THE TASK
Convert every line of the listing below into a JSON list of strings, one string per line, and leave out the blank lines.
## BEGIN
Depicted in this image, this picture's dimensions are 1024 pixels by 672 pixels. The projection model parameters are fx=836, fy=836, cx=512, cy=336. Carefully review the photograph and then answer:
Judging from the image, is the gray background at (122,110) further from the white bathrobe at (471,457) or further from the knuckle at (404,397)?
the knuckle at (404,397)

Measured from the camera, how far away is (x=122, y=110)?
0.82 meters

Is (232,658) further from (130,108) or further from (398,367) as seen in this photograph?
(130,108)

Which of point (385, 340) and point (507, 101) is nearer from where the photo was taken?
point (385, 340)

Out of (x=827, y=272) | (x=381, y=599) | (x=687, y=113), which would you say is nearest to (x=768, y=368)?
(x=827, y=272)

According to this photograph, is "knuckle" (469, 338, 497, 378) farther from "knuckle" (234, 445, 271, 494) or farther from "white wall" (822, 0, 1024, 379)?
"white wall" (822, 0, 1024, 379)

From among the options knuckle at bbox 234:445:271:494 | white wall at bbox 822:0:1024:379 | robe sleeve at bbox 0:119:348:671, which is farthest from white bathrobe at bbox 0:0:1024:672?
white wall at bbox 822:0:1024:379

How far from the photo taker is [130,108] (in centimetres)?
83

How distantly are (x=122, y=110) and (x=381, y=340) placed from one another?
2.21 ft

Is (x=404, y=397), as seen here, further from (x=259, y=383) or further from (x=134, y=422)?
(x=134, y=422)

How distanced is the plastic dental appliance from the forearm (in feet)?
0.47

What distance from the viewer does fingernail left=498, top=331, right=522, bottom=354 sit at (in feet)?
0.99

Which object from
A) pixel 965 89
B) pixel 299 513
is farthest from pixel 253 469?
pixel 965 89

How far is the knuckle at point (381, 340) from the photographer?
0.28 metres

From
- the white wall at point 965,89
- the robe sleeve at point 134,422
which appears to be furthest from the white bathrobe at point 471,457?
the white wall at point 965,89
## END
RESULT OF THE TASK
[
  "Depicted in this image, this picture's dimensions are 1024 pixels by 672 pixels. The projection model parameters are fx=836, fy=836, cx=512, cy=336. Carefully review the photograph and then answer:",
  "Judging from the image, is the gray background at (122,110) further from the white bathrobe at (471,457) or further from the knuckle at (404,397)?",
  "the knuckle at (404,397)",
  "Measured from the camera, how far away is (x=122, y=110)?",
  "0.82 meters",
  "Is (232,658) further from (130,108) or further from (398,367) as seen in this photograph?",
  "(130,108)",
  "Which of point (385, 340) and point (507, 101) is nearer from where the photo was taken?",
  "point (385, 340)",
  "Out of (x=827, y=272) | (x=381, y=599) | (x=687, y=113), which would you say is nearest to (x=768, y=368)?",
  "(x=827, y=272)",
  "According to this photograph, is \"knuckle\" (469, 338, 497, 378) farther from \"knuckle\" (234, 445, 271, 494) or farther from \"white wall\" (822, 0, 1024, 379)?",
  "\"white wall\" (822, 0, 1024, 379)",
  "From among the options knuckle at bbox 234:445:271:494 | white wall at bbox 822:0:1024:379 | robe sleeve at bbox 0:119:348:671, which is farthest from white bathrobe at bbox 0:0:1024:672?",
  "white wall at bbox 822:0:1024:379",
  "How far from the photo taker is [130,108] (in centimetres)?",
  "83",
  "How distantly are (x=122, y=110) and (x=381, y=340) placed from one another?",
  "2.21 ft",
  "Is (x=404, y=397), as seen here, further from (x=259, y=383) or further from (x=134, y=422)?",
  "(x=134, y=422)",
  "How distanced is the plastic dental appliance from the forearm (in feet)?",
  "0.47",
  "What distance from the viewer does fingernail left=498, top=331, right=522, bottom=354 sit at (in feet)?",
  "0.99",
  "Which object from",
  "A) pixel 965 89",
  "B) pixel 299 513",
  "is farthest from pixel 253 469?",
  "pixel 965 89",
  "How far is the knuckle at point (381, 340) from the photographer?",
  "0.28 metres",
  "From",
  "- the white wall at point 965,89",
  "- the robe sleeve at point 134,422",
  "which appears to be furthest from the white bathrobe at point 471,457?",
  "the white wall at point 965,89"
]